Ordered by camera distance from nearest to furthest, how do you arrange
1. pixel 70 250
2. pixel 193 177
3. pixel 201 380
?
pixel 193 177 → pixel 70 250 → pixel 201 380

***

### Exercise prompt
Could you reproduce all of the lines above word for word, changing nothing?

### Exercise solution
Ordered by camera distance from nearest to furthest, how do you arrange
1. pixel 70 250
2. pixel 193 177
3. pixel 201 380
?
pixel 193 177 → pixel 70 250 → pixel 201 380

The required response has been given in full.